Maggie’s words also supply the latest of Adam Sandler’s Happy Madison productions with its title Just Go With It, changed from Pretend Wife shortly after Nicole Kidman joined the cast (as Katherine’s old bête noire Devlin). Yet for all Maggie’s stress on the liberating power of improvisation, there is little here that does not seem calculated, and that has not been built on already over-familiar routines. Here we find such well-worn rom com tropes as the fake couple who end up becoming a real couple (Green Card etc.), the long-term friends who realise they make a perfect couple (When Harry Met Sally, etc.), and even a Cinderella-style makeover for Aniston (whose famous hair is apparently ‘neglected’) – as well as that old comedic staple, the absurdly escalating deception. “Why don’t you just tell the truth?”, Maggie asks early on.
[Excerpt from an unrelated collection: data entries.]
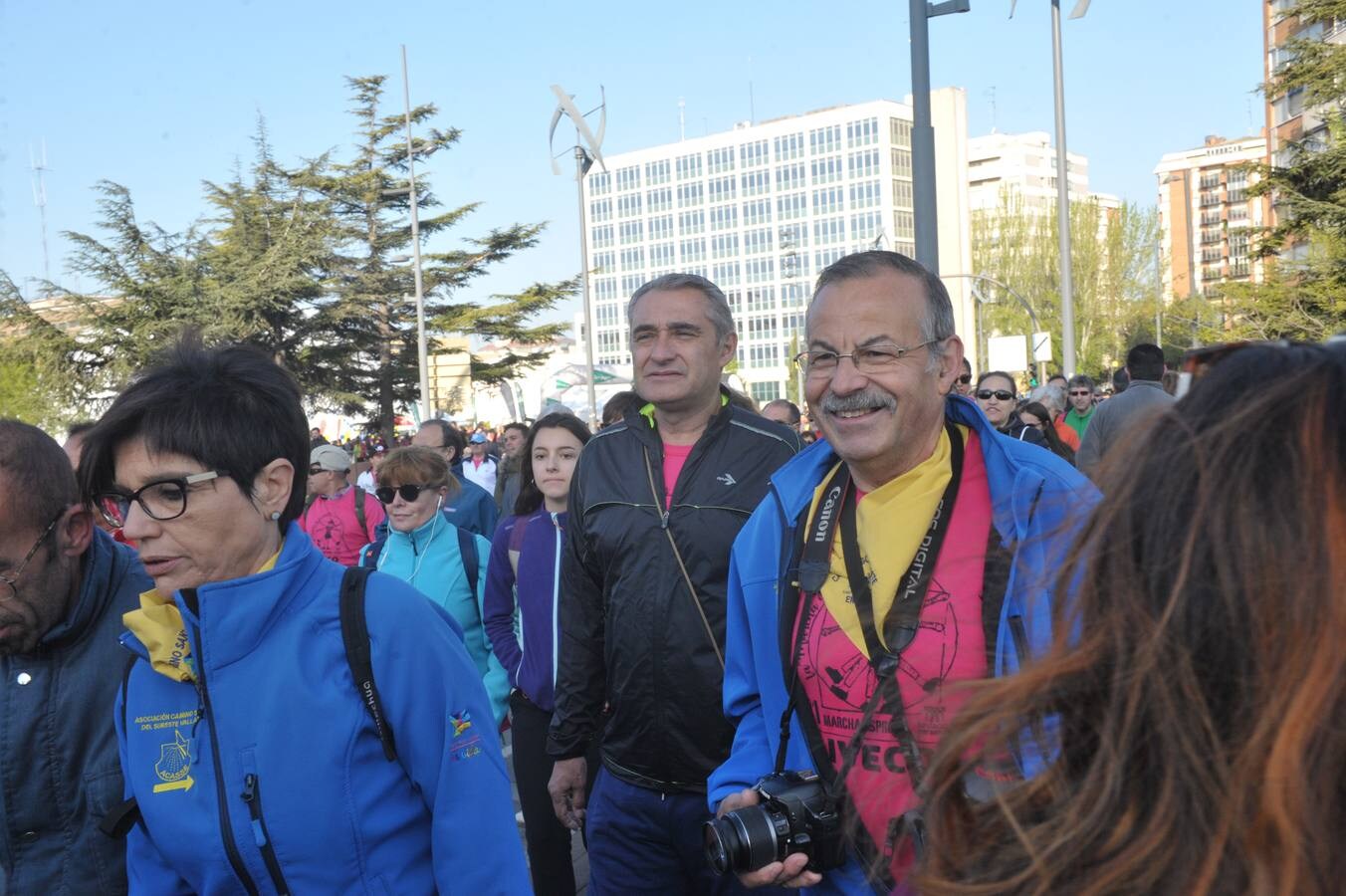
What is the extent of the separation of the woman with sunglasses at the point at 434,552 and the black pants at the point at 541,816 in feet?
3.20

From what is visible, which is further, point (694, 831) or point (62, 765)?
point (694, 831)

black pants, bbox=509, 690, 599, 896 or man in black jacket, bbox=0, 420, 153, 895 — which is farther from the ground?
man in black jacket, bbox=0, 420, 153, 895

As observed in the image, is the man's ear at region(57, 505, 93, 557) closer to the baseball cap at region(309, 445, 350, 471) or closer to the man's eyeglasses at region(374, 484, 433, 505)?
the man's eyeglasses at region(374, 484, 433, 505)

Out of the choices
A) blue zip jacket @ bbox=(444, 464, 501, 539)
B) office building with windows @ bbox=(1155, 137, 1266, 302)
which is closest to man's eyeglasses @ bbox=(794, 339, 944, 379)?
blue zip jacket @ bbox=(444, 464, 501, 539)

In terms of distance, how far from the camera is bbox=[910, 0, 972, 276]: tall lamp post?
29.9 ft

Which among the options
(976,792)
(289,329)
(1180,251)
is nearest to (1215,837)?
(976,792)

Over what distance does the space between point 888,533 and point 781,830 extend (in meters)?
0.73

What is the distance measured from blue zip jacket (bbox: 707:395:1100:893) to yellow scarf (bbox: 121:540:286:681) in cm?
Answer: 117

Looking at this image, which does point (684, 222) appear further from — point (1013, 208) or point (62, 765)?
point (62, 765)

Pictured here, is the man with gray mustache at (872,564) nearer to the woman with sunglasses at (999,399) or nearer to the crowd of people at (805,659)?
the crowd of people at (805,659)

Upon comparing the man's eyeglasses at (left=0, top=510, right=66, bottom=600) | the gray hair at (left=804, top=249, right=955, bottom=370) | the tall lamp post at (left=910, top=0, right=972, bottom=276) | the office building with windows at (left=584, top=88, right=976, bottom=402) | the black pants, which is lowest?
the black pants

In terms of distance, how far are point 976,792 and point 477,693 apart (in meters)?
1.48

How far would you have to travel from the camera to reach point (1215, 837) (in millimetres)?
1061

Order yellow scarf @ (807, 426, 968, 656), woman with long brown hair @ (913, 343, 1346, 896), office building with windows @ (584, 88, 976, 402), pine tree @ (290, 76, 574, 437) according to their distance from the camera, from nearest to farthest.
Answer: woman with long brown hair @ (913, 343, 1346, 896), yellow scarf @ (807, 426, 968, 656), pine tree @ (290, 76, 574, 437), office building with windows @ (584, 88, 976, 402)
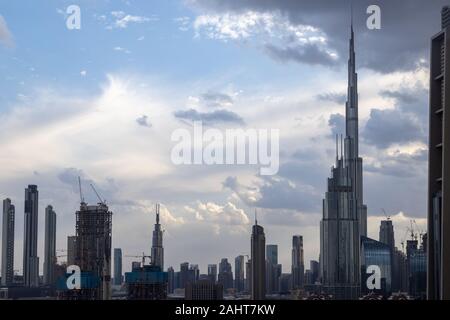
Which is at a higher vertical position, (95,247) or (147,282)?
(95,247)

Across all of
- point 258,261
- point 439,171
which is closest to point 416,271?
point 258,261

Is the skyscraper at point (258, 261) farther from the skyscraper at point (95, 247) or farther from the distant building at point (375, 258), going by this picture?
the distant building at point (375, 258)

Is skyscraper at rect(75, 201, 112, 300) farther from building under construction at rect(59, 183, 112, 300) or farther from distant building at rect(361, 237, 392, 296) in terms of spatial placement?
distant building at rect(361, 237, 392, 296)

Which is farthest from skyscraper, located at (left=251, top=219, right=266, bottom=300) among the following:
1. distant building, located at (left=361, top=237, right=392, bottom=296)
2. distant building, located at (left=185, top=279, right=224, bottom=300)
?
distant building, located at (left=361, top=237, right=392, bottom=296)

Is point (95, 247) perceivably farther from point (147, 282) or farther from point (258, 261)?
point (258, 261)

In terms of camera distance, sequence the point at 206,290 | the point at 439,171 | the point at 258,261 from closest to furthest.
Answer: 1. the point at 439,171
2. the point at 206,290
3. the point at 258,261

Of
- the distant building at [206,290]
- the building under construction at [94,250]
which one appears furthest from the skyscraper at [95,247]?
the distant building at [206,290]
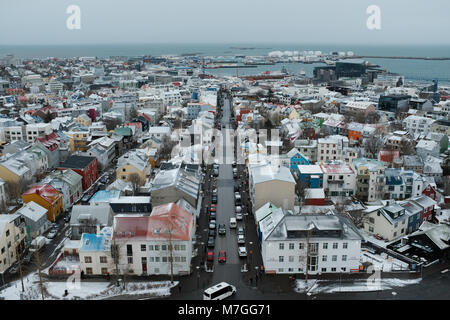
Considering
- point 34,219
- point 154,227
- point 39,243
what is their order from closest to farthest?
point 154,227, point 39,243, point 34,219

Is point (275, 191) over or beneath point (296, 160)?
beneath

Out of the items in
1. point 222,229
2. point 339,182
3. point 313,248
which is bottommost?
point 222,229

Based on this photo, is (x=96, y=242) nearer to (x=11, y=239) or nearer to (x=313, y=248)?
(x=11, y=239)


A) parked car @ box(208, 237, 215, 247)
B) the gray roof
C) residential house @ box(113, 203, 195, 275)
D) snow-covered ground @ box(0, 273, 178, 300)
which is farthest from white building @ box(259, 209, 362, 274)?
the gray roof

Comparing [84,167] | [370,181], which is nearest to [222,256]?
[370,181]

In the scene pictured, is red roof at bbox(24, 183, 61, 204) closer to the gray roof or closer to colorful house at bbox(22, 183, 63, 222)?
colorful house at bbox(22, 183, 63, 222)

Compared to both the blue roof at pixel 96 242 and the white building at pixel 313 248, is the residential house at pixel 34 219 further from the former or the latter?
the white building at pixel 313 248
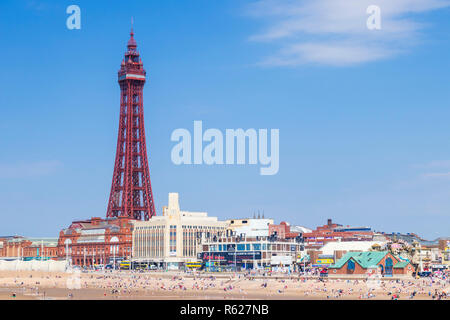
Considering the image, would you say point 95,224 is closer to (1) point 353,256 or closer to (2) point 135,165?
(2) point 135,165

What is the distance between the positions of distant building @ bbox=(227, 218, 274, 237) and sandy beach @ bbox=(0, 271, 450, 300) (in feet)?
85.8

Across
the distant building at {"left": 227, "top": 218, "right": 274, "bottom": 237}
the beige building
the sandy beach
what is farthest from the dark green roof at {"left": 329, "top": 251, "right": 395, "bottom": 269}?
the beige building

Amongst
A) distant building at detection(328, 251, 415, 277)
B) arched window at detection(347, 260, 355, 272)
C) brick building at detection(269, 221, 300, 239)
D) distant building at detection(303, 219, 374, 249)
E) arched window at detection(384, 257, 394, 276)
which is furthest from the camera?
distant building at detection(303, 219, 374, 249)

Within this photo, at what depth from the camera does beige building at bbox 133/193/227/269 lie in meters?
170

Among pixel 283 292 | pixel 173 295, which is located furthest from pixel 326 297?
pixel 173 295

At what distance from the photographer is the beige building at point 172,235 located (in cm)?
16950

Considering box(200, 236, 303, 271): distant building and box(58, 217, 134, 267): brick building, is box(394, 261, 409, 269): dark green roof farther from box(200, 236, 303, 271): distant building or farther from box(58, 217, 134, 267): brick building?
box(58, 217, 134, 267): brick building

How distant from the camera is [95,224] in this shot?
648ft

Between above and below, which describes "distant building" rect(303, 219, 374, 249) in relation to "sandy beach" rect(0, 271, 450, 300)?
above

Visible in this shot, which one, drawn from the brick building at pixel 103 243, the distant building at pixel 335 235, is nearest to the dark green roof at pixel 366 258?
the distant building at pixel 335 235

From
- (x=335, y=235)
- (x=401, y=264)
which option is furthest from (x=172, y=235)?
(x=401, y=264)

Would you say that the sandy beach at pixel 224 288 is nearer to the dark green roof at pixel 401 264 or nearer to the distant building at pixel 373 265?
the distant building at pixel 373 265

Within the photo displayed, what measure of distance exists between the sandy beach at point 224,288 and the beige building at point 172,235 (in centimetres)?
3999
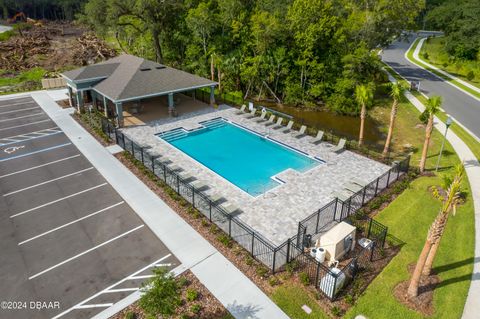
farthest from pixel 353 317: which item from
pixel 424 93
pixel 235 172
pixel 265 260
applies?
pixel 424 93

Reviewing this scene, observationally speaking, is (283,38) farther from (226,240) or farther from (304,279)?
(304,279)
If Danny did. there would be no movie; but the lies that accumulate, especially when Danny’s cousin Eddie (Nick Swardson) shows up claiming – without good reason – to be a German online ‘sheep shipper’ named Dolph Lundgren, plausibility is stretched to a point way beyond where Palmer, let alone any self-respecting viewer, could ‘just go with it’.
If the plotting seems less impromptu than over-rehearsed, that is because this is a remake of Gene Saks’ award-winning Cactus Flower (America’s seventh highest grossing film of the year 1970), adapted by I.A.L. Diamond from Abe Burrows’ 1965 Broadway production of the same name, which was itself adapted from Pierre Barillet and Jean-Pierre Gredy’s play Fleur de cactus. The story remains essentially the same, although added ‘refinements’ include the odd pop cultural reference, some gross-out humour (the kiss of life administered to Goldie Hawn in Saks’ film is here transferred to an unconscious sheep), and some picturesque Hawaiian backdrops. Danny is now a plastic surgeon rather than a dentist, but even as the film ridicules Danny’s patients for both their grotesquery and their shallowness (as though these were somehow the same thing), it repeatedly exhibits both qualities itself.
Having already directed Sandler five times before, Dennis Dugan knows exactly what the comedian’s fans want from their Sandler vehicles. For everyone else, though, the pained, preternaturally whining laugh that comes from one of Danny’s excessively nipped, tucked and botoxed friends will encapsulate the natural response to this overwrought, and largely botched farce.